O Globo, n. 32726, 14/03/2023. Política, p. 6

Mandato no Judiciário gera controvérsia na base

Bianca Gomes
Marlen Couto


A proposta de criar mandatos para membros de tribunais superiores, inclusive do Supremo Tribunal Federal (STF), divide o governo e integrantes da base aliada. Entre os que apoiam a medida estão Carlos Siqueira e Juliano Medeiros, presidentes do PSB e PSOL, ambos partidos que comandam ministérios. Para o ministro Flávio Dino (Justiça), no entanto, esse debate, uma bandeira dos bolsonaristas, está “contaminado” e não ocorre em um bom momento. Já a presidente do PT, Gleisi Hoffmann, disse que o “partido ainda não fez uma discussão e avaliação da proposta”.

O presidente do Senado, Rodrigo Pacheco (PSD-MG), vem sinalizando disposição em pautar projeto sobre o tema. Uma Proposta de Emenda à Constituição (PEC) apresentada pelo senador Plínio Valério (PSDB-AM), aliado do expresidente Jair Bolsonaro, aguarda para ser votada. O texto fixa o prazo de atuação no STF em oito anos, mas não há consenso. E a medida só valeria para futuras indicações aos tribunais. Pelo menos quatro ministros do STF se dizem favoráveis à mudança —três deles na condição de anonimato, como mostrou O GLOBO.

À frente do partido do vice presidente Geraldo Alckmin, Carlos Siqueira lembra que a pauta está prevista no programa do PSB. O documento defende a necessidade de adotar o limite de oito anos para o exercício das funções de ministros e desembargadores de tribunais superiores e estaduais.

— Sou o presidente do partido, não posso defender nada contrário ao seu programa — afirmou Siqueira, ressaltando que o tema ainda não foi discutido com as bancadas na Câmara e no Senado.

O presidente do PSOL, Juliano Medeiros, também considera a proposta “positiva”:

— Não é razoável que um ministro passe 30 anos no STF.

Embora diga ser historicamente a favor da fixação de um mandato, o ministro Flávio Dino afirma ver intenção de retaliação com a medida neste momento.

— Academicamente, sempre me pronunciei a favor, entendendo que em algum momento é necessário. Ocorre, contudo, que nós temos que enxergar o ambiente em que isso está colocado. Me parece que há um indevido propósito de retaliação ao Supremo. É um debate justo que não ocorre em um momento bom —disse Dino.

A proposta também não agrada o PV, que integra federação com o PT e o PCdoB. O presidente do partido, José Luiz Penna, considera a ideia de mandato para integrantes do Judiciário “nem um pouco razoável”.

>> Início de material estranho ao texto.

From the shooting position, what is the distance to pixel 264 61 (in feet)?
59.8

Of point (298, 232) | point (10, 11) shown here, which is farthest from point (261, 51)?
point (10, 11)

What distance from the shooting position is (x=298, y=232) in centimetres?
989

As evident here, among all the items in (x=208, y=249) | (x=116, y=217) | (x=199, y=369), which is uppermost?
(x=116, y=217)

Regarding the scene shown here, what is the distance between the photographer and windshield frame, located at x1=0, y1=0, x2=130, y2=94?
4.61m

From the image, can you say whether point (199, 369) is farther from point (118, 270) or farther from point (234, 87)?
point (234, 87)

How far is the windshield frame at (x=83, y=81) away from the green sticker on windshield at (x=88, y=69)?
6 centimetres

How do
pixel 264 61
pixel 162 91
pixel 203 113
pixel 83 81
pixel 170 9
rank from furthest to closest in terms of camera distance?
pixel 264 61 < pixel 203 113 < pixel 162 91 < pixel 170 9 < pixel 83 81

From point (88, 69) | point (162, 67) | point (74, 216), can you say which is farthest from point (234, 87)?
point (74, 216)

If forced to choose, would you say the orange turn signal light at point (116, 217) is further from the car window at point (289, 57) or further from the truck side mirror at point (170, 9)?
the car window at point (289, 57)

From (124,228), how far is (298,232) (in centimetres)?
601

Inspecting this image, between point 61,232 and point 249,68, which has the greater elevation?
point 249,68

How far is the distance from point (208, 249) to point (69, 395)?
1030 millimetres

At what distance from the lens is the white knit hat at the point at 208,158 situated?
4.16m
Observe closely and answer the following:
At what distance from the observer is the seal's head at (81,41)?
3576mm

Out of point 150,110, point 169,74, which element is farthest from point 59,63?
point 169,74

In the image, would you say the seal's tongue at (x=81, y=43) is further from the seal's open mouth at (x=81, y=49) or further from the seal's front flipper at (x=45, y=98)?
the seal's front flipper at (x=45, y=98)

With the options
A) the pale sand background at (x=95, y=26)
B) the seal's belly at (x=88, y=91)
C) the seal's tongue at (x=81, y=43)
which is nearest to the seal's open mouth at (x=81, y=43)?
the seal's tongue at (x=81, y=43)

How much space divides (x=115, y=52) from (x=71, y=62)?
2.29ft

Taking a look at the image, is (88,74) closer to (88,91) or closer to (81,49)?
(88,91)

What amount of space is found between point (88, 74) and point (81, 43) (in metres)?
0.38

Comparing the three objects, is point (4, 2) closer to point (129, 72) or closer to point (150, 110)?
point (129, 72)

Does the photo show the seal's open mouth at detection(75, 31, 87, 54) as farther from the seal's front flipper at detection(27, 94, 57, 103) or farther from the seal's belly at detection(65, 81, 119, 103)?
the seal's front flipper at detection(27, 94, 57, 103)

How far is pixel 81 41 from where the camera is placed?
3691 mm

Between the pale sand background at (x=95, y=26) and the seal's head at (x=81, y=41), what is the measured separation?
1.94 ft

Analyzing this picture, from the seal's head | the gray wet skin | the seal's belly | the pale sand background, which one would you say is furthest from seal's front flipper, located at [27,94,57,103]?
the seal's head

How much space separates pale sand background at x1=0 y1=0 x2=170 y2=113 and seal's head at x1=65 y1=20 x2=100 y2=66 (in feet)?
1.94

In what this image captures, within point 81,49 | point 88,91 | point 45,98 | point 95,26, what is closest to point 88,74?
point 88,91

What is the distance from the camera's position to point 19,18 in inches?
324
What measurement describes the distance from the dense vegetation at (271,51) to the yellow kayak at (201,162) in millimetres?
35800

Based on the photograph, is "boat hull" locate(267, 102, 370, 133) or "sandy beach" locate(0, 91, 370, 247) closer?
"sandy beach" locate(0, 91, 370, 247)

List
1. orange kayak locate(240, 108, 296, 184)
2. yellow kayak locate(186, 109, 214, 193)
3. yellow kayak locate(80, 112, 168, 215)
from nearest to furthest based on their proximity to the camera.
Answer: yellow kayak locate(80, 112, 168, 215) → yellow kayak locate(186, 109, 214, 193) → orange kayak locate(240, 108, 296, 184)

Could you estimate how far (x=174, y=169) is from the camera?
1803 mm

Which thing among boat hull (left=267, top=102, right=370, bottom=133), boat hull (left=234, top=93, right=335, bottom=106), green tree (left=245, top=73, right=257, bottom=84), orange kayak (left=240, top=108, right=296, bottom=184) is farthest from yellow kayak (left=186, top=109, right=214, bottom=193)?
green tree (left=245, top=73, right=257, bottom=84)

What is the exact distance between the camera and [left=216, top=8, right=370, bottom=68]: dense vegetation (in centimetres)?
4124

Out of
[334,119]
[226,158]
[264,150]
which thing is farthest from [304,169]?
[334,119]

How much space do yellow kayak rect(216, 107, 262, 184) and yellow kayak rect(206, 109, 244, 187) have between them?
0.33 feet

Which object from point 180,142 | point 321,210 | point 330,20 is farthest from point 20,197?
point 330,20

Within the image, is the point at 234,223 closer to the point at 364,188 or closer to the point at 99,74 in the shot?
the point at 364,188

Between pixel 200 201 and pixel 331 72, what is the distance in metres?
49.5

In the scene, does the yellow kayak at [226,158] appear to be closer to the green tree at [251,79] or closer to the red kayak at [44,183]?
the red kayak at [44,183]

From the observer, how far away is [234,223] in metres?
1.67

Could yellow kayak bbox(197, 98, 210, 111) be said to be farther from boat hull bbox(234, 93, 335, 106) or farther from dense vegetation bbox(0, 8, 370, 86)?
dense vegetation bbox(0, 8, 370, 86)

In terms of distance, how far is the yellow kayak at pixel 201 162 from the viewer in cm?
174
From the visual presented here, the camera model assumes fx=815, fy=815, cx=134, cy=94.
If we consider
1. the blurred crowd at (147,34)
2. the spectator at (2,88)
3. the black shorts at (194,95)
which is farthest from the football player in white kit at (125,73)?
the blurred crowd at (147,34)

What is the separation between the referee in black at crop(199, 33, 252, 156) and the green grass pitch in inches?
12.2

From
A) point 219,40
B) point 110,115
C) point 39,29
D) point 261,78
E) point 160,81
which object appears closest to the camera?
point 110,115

— O sonho de todo espírito ditatorial é diminuir o poder da Justiça. Não se pode mexer na mais alta Corte do país —justifica.

Roberto Freire, presidente do Cidadania, partido que está federado com o PSDB e se diz independente, acredita que há poucas chances de o debate prosperar em função do clima político do país.

— Quando você vive num clima democrático com esse tipo de atrito e radicalização, o aprimoramento das instituições é sempre muito complicado. Fica-se imaginando que por trás esteja alguma jogada, alguma revanche —disse Freire.

Único dirigente de partido com ministério a se posicionar contrário à medida, Luciano Bivar, do União Brasil, argumentou que o cargo vitalício, até a aposentadoria compulsória aos 75 anos, é um “pressuposto fundamental” para preservar a imparcialidade. Ele ressaltou, porém, que as bancadas do partido não foram consultadas.

Apoio na oposição

Na oposição, a iniciativa conta com o apoio do Novo. O partido defende a proposta do ex-deputado federal Paulo Ganime (RJ), que estabelece o mandato de 12 anos.

— Não acho que devam ser mandatos curtos, que aumentem a insegurança jurídica, mas considero desproporcional alguém ficar num cargo dessa relevância por 25 ou 30 anos —afirma Eduardo Ribeiro, presidente do Novo, segundo o qual toda a bancada é favorável à proposta.

Alguns dos principais partidos do Congresso ainda não firmaram um posicionamento sobre o assunto. Assim como o próprio PT, o presidente do MDB, Baleia Rossi, disse que o partido ainda não fez esse debate. E Marcos Pereira, presidente do Republicanos, declarou não ter opinião formada.

Ministro da Previdência e presidente do PDT, Carlos Lupi também disse não ter um posicionamento. Para ele, a proposta precisa ser debatida, “inclusive com exministros e atuais”.